Excel-MCP-Server Path Traversal: Critical Flaw Exposes File System

The National Vulnerability Database has identified a critical path traversal vulnerability, CVE-2026-40576, in the excel-mcp-server, a tool designed for Excel file manipulation. Versions up to and including 0.1.7 are affected. When configured for remote access via SSE or Streamable-HTTP, an unauthenticated attacker can exploit this flaw to read, write, or overwrite arbitrary files on the host system. The vulnerability stems from flaws in the get_excel_path() function, which fails to properly validate absolute paths and incorrectly joins relative paths, bypassing intended directory restrictions set by the EXCEL_FILES_PATH environment variable. The default configuration, binding to all interfaces (0.0.0.0) and lacking authentication, makes exploitation trivial for network-based attackers.

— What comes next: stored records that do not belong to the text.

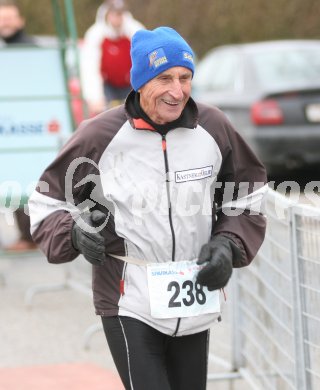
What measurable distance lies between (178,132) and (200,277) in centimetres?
57

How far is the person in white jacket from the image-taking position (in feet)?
33.7

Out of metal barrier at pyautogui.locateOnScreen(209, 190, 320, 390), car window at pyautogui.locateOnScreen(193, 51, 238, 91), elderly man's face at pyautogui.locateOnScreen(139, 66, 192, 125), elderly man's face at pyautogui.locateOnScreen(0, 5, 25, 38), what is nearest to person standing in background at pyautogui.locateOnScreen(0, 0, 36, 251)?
elderly man's face at pyautogui.locateOnScreen(0, 5, 25, 38)

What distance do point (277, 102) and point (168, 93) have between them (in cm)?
844

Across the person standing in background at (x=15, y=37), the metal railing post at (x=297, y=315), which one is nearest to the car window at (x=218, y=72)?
the person standing in background at (x=15, y=37)

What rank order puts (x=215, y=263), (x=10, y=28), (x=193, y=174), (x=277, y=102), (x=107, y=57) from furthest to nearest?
(x=277, y=102)
(x=10, y=28)
(x=107, y=57)
(x=193, y=174)
(x=215, y=263)

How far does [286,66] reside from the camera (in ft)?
44.3

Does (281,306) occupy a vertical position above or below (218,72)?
above

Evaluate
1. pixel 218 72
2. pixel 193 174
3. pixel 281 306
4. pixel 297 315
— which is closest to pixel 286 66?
pixel 218 72

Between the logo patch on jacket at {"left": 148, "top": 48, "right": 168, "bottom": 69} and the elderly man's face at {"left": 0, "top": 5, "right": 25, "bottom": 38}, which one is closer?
the logo patch on jacket at {"left": 148, "top": 48, "right": 168, "bottom": 69}

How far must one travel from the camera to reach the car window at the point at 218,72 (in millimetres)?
13961

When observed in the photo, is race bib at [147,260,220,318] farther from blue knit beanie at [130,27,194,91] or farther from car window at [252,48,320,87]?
car window at [252,48,320,87]

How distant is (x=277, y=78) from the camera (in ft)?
43.5

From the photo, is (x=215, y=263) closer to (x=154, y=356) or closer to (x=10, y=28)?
(x=154, y=356)

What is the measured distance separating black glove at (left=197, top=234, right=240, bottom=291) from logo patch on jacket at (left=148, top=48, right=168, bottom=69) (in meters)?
0.70
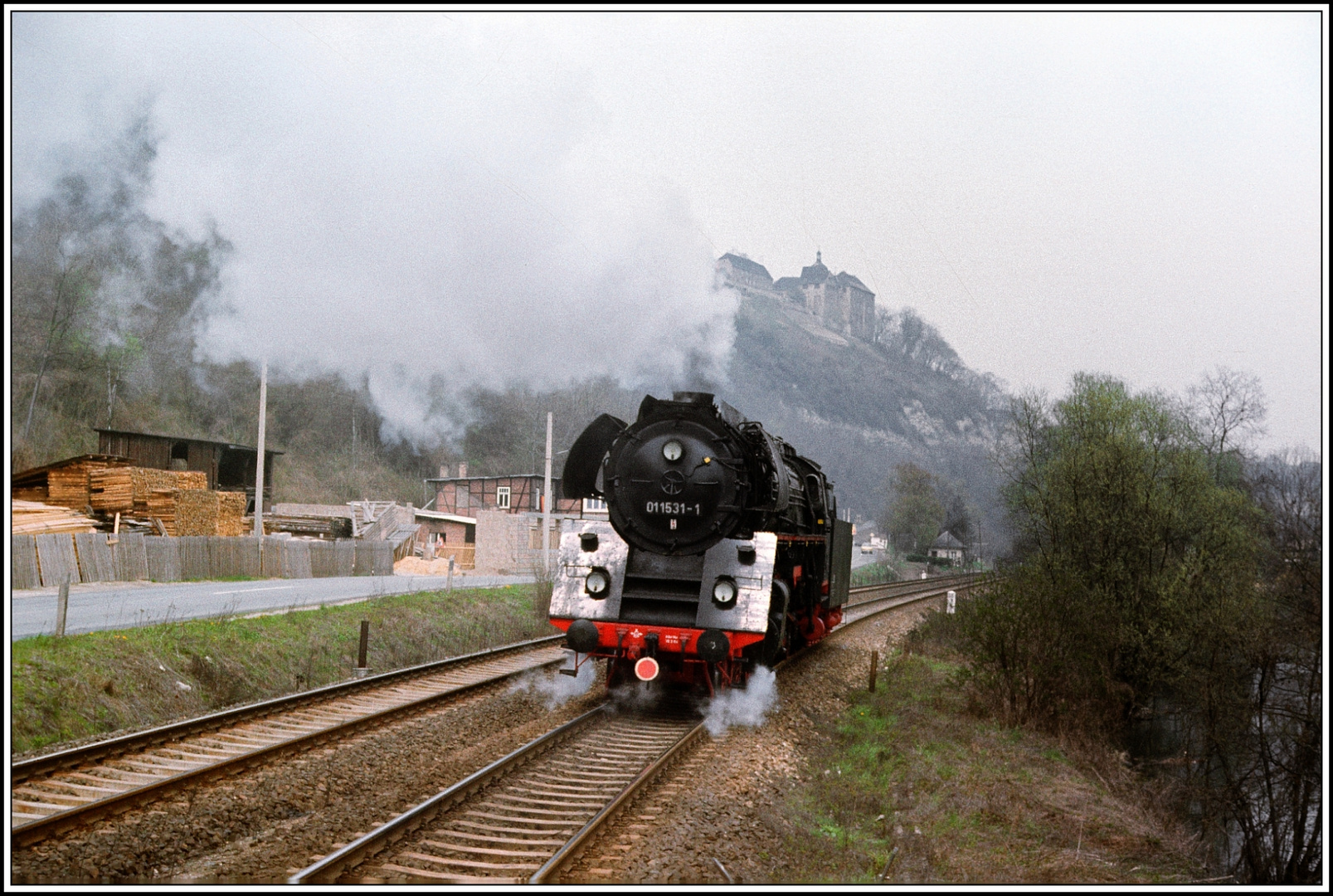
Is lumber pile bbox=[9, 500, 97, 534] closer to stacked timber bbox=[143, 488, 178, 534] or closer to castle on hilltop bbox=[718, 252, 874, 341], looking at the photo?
stacked timber bbox=[143, 488, 178, 534]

This vulnerability presents a significant risk as it allows attackers to compromise the integrity and confidentiality of the server’s host system. The ability to write arbitrary files could lead to code execution, while reading sensitive files could expose critical data. Defenders must prioritize patching or upgrading excel-mcp-server instances to version 0.1.8, where this vulnerability is fixed. For systems that cannot be immediately patched, network segmentation and strict firewall rules should be implemented to limit access to the excel-mcp-server’s network interfaces, especially if it is exposed to untrusted networks.